● Text:
2

How can a file from HDFS be read in a spark function not using sparkContext within the function.

Example:

val filedata_rdd = rdd.map { x => ReadFromHDFS(x.getFilePath) }

Question is how ReadFromHDFS can be implemented?Usually to read from HDFS we could do a sc.textFile but in this case sc cannot be used in the function.

gsamaras
  • 71,951
  • 46
  • 188
  • 305
darkknight444
  • 546
  • 8
  • 21

1 Answers1

8

You don't necessarily need service context to interact with HDFS. You can simply broadcast the hadoop configuration from master and use the broadcasted configuration value on executors to construct a hadoop.fs.FileSystem. Then the world is your. :)

Following is the code:

import java.io.StringWriter

import com.sachin.util.SparkIndexJobHelper._
import org.apache.commons.io.IOUtils
import org.apache.hadoop.conf.Configuration
import org.apache.hadoop.fs.{FileSystem, Path}
import org.apache.spark.rdd.RDD
import org.apache.spark.{SerializableWritable, SparkConf}

class Test {

  def main(args: Array[String]): Unit = {
    val conf = new SparkConf()
      .setMaster("local[15]")
      .setAppName("TestJob")
    val sc = createSparkContext(conf)

    val confBroadcast = sc.broadcast(new SerializableWritable(sc.hadoopConfiguration))

● Requests:
**1)** List every import statement that appears in the code in the thread.
**2)** Swap "nearer" for "closer" in everything in the entries from the line containing "Referencing this photo, which" down to the line containing "Result: the bush at point 204,136". Keep all other wording unchanged, and give back only those lines.
The thread and the entries are unrelated to each other.

● Record list:
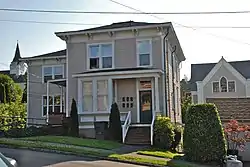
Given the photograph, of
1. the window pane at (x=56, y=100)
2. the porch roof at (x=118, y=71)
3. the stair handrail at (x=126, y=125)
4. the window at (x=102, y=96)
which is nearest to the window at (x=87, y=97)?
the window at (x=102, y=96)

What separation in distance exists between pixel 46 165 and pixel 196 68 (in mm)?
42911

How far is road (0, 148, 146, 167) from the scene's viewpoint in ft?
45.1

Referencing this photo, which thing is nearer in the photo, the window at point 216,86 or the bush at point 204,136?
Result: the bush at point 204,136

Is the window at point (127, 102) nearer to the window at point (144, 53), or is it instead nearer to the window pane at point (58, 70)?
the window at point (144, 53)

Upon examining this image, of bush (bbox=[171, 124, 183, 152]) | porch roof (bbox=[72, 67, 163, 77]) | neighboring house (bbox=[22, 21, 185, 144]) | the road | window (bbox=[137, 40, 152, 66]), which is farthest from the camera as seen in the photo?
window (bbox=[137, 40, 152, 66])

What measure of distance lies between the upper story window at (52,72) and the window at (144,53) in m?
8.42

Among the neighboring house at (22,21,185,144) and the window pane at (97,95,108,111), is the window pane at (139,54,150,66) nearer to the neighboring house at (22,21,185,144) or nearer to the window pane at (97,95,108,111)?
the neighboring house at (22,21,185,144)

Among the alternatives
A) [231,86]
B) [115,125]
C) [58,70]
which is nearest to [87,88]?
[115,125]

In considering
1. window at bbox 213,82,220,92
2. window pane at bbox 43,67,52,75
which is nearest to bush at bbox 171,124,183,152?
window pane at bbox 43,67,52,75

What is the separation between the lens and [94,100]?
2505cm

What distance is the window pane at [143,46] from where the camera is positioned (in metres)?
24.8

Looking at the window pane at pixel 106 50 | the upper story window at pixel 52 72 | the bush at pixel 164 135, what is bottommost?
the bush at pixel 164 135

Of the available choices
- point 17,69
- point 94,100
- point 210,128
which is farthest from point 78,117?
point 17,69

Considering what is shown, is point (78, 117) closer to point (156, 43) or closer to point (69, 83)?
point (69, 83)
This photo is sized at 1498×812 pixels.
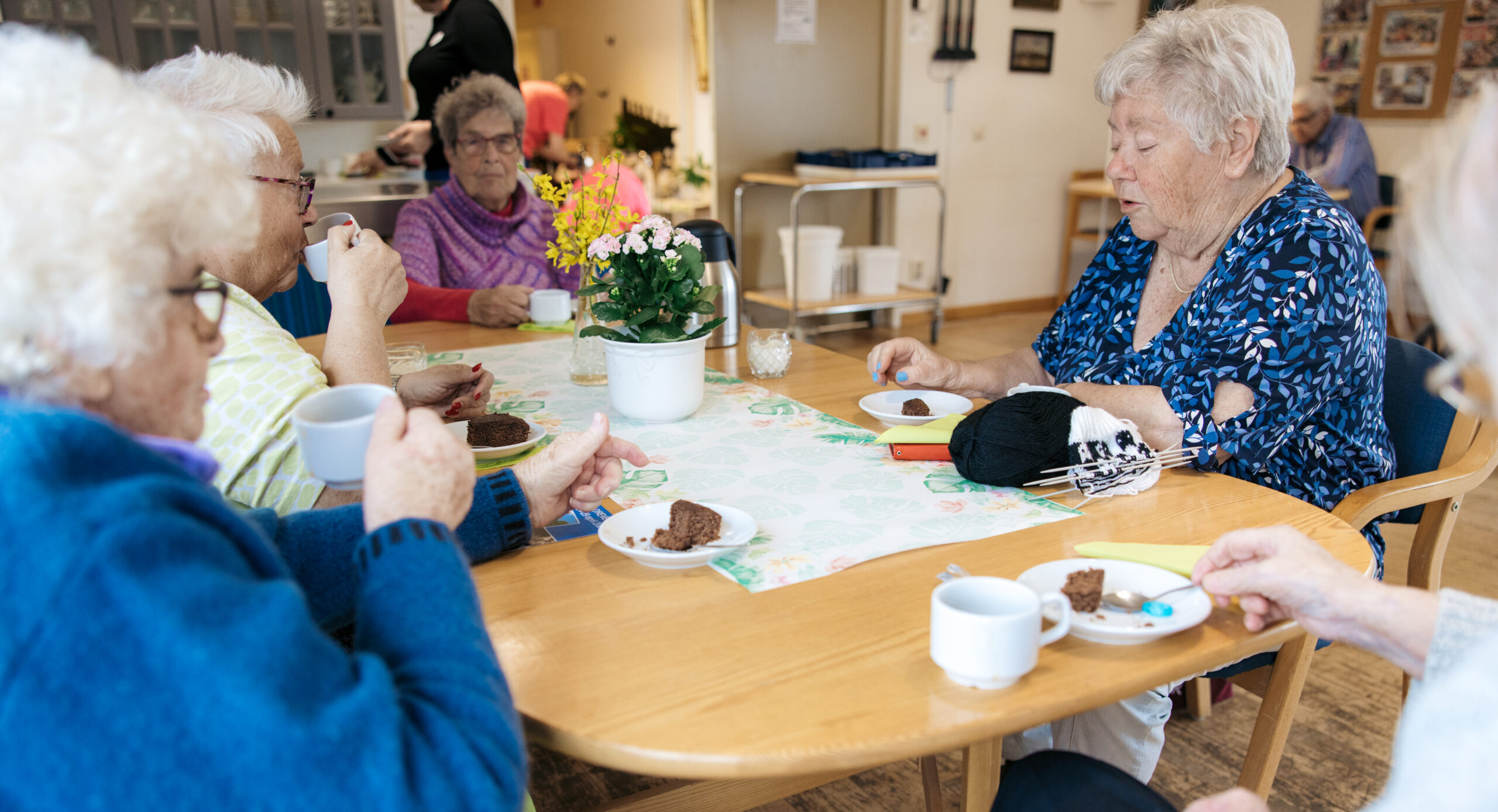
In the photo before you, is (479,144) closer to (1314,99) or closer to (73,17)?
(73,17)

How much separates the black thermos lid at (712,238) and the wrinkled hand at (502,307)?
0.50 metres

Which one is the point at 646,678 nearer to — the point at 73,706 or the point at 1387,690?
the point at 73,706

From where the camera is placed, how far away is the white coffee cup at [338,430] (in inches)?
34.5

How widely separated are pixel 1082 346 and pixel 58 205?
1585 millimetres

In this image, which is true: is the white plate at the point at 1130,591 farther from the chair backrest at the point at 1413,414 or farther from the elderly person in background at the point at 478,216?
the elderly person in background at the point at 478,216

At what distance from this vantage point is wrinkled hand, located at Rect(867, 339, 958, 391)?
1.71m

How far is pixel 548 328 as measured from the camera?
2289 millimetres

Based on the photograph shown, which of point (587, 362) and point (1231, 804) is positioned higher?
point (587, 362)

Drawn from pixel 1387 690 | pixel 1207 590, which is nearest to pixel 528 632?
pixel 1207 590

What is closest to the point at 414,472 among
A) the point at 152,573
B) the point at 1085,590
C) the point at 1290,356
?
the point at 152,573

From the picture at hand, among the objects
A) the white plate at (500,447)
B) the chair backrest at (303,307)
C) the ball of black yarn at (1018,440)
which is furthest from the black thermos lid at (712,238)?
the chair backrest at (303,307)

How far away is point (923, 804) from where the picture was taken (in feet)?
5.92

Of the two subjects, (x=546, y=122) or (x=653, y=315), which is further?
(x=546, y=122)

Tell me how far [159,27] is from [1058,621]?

● Full answers:
**1)**
import java.io.StringWriter
import com.sachin.util.SparkIndexJobHelper._
import org.apache.commons.io.IOUtils
import org.apache.hadoop.conf.Configuration
import org.apache.hadoop.fs.{FileSystem, Path}
import org.apache.spark.rdd.RDD
import org.apache.spark.{SerializableWritable, SparkConf}

**2)**
Referencing this photo, which thing is closer in the photo, the window at point 216,86 or the bush at point 204,136?
Result: the bush at point 204,136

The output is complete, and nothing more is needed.